Obwohl der Weg zur vollständigen sportlichen Leistungsfähigkeit länger dauern mag als erhofft, zeigen Erfahrungsberichte und Studien, dass eine Rückkehr zum aktiven Leben durchaus möglich ist. Letztendlich geht es nicht darum, so schnell wie möglich wieder dein altes Leistungsniveau zu erreichen, sondern nachhaltig und sicher zu genesen. Mit der richtigen Herangehensweise und professioneller Begleitung kannst du Schritt für Schritt zu einem aktiven Lebensstil zurückfinden – selbst nach Long COVID.
—
FAQs
Wann kann ich nach einer COVID-19-Infektion wieder mit dem Sport beginnen?
Bei milden Verläufen kannst du in der Regel nach vollständiger Genesung langsam wieder einsteigen. Bei moderaten oder schweren Verläufen ist jedoch eine ärztliche Untersuchung vor Trainingsbeginn unbedingt erforderlich.
Ist Ausdauertraining bei Long COVID empfehlenswert?
Ja, leichtes Ausdauertraining kann Teil der Rehabilitation sein. Beginne mit kurzen Einheiten von 5-10 Minuten bei moderater Intensität und steigere langsam unter Beachtung deiner individuellen Belastungsgrenze.
Wie gehe ich mit Erschöpfung beim Wiedereinstieg in den Sport um?

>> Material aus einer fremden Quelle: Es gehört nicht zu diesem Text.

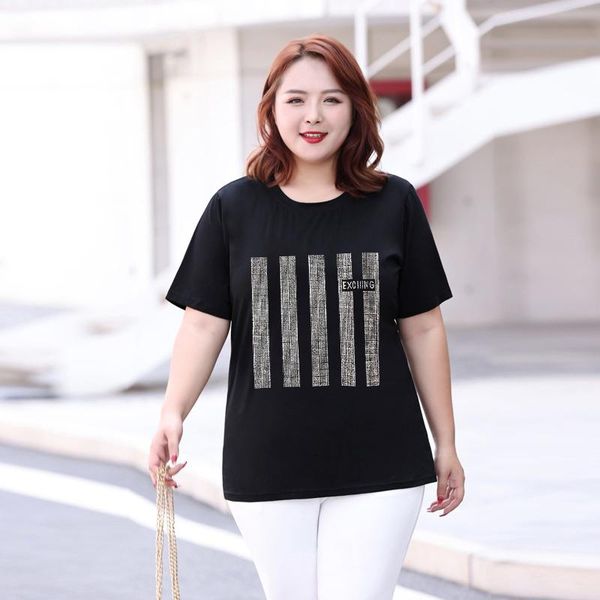plus size t-shirt summer 2021 fashion loose 3xl short-sleeve for women casual personality stripe diamonds female, Black
plus size t-shirt summer 2021 fashion loose 3xl short-sleeve for women casual personality stripe diamonds female, Black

Wende die Pacing-Methode an: Plane regelmäßige Pausen ein, bevor Erschöpfungssymptome auftreten. Führe ein Aktivitätentagebuch, um deine persönlichen Grenzen kennenzulernen und Überanstrengung zu vermeiden.
Welche Rolle spielt Physiotherapie bei der Rehabilitation nach Long COVID?
Physiotherapie ist zentral für die Rehabilitation. Sie bietet individuelle Trainingspläne, Atemtherapie, Fatigue-Management und langfristige Begleitung. Dies unterstützt dich dabei, schrittweise und sicher zu einem aktiven Lebensstil zurückzukehren.
Wie kann ich meine Lungenfunktion nach COVID-19 verbessern?
Regelmäßige Atemübungen können helfen, die Lungenfunktion zu verbessern. Techniken wie die Lippenbremse, „schnüffelndes Einatmen“ zur Zwerchfellkräftigung und Dehnlagerungen sind effektiv. Führe diese Übungen mehrmals täglich durch.